Property given by will

Part of the will of William Shakespeare, which uses "give, device, and bequeath."

A devise is the act of giving property by will, traditionally referring to real property. A bequest is the act of giving property by will, usually referring to personal property. Today, the two words are often used interchangeably due to their combination in many wills as devise and bequeath, a legal doublet. The phrase give, devise, and bequeath, a legal triplet, has been used for centuries, including the will of William Shakespeare.

The word bequeath is a verb form for the act of making a bequest.

==Etymology==
Bequest comes from Old English becwethan, "to declare or express in words"—cf. "quoth".

== Interpretations ==
Part of the process of probate involves interpreting the instructions in a will. Some wordings that define the scope of a bequest have specific interpretations. "All the estate I own" would involve all of the decedent's possessions at the moment of death.

A conditional bequest is a bequest that will be granted only if a particular event has occurred by the time of its operation. For example, a testator might write in the will that "Mary will receive the house held in trust if she is married" or "if she has children," etc.

An executory bequest is a bequest that will be granted only if a particular event occurs in the future.
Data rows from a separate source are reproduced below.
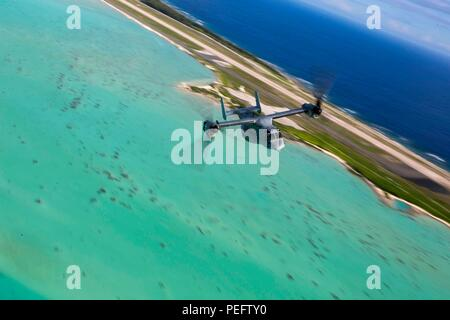 PACIFIC OCEAN – An MV-22B Osprey from Marine Medium Tiltrotor Squadron 166 Reinforced, 13th Marine Expeditionary Unit (MEU), flys over Wake Island, during a regularly scheduled deployment of the Essex Amphibious Ready Group (ARG) and the 13th MEU, August 1, 2018. The Essex ARG/ 13th MEU is a is a capable and lethal Navy-Marine Corps team deployed to the 7th fleet area of operations to support regional stability, reassure partners and allies and maintain a presence postured to respond to any crisis ranging from humanitarian assistance to contingency operations.  (U.S. Marine Corps photo by Cpl. - Stock Photo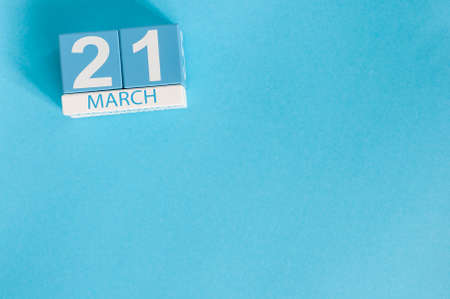 March 21st. Image of march 21 wooden color calendar on blue background.  Spring day, empty space for text. World Down Syndrome Day, International DAy Of Forests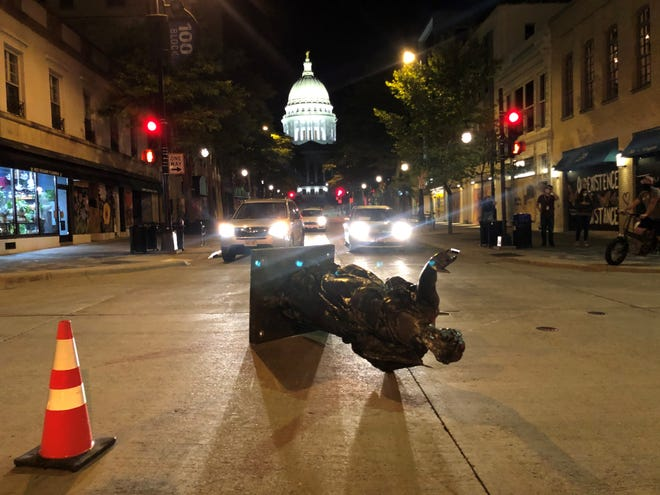 """The """"Forward"""" statue that typically sits at the top of State Street outside of the Wisconsin State Capitol was torn down Tuesday by protesters."""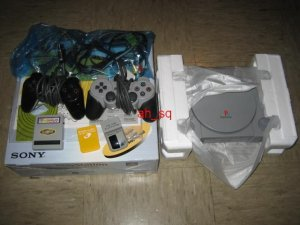 Sony Universal PlayStation - Game console w/ Pelican gray gun with free games!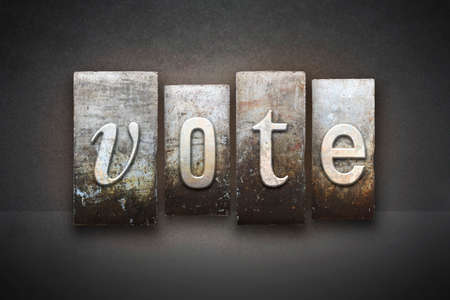 voting booth: The word VOTE written in vintage letterpress type Stock Photo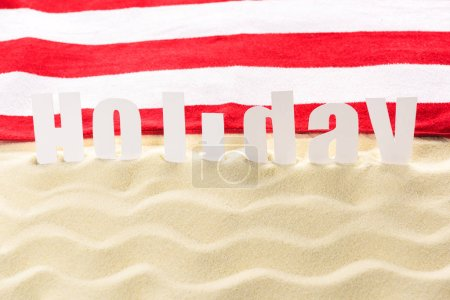 Photo for Holiday inscription in sandy beach waves - Royalty Free Image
For example, a testator might write in the will that "Mary will receive the house held in a trust set when she marries" or "when she has children".

In some jurisdictions a bequest can also be a deferred payment, as held in Wolder v. Commissioner, which will impact its tax status.

== Explanations ==
In microeconomics, theorists have engaged the issue of bequest from the perspective of consumption theory, in which they seek to explain the phenomenon in terms of a bequest motive.

==Oudh Bequest==

The Oudh Bequest is a waqf which led to the gradual transfer of more than six million rupees from the Indian kingdom of Oudh (Awadh) to the Shia holy cities of Najaf and Karbala between 1850 and 1903. The bequest first reached the cities in 1850. It was distributed by two mujtahids, one from each city. The British later gradually took over the bequest and its distribution; according to scholars, they intended to use it as a "power lever" to influence Iranian ulama and Shia.

==American tax law==
===Recipients===
In order to calculate a taxpayer's income tax obligation, the gross income of the taxpayer must be determined. Under Section 61 of the U.S. Internal Revenue Code gross income is "all income from whatever source derived". On its face, the receipt of a bequest would seemingly fall within gross income and thus be subject to tax. However, in other sections of the code, exceptions are made for a variety of things that do not need to be included in gross income. Section 102(a) of the Code makes an exception for bequests stating that "Gross income does not include the value of property acquired by gift, bequest, or inheritance." In general this means that the value or amount of the bequest does not need to be included in a taxpayer's gross income. This rule is not exclusive, however, and there are some exceptions under Section 102(b) of the code where the amount of value must be included. There is great debate about whether or not bequests should be included in gross income and subject to income taxes; however, there has been some type of exclusion for bequests in every Federal Income Tax Act.

=== Donors ===
One reason that the recipient of a bequest is usually not taxed on the bequest is because the donor may be taxed on it. Donors of bequests may be taxed through other mechanisms such as federal wealth transfer taxes. Wealth Transfer taxes, however, are usually imposed against only the very wealthy.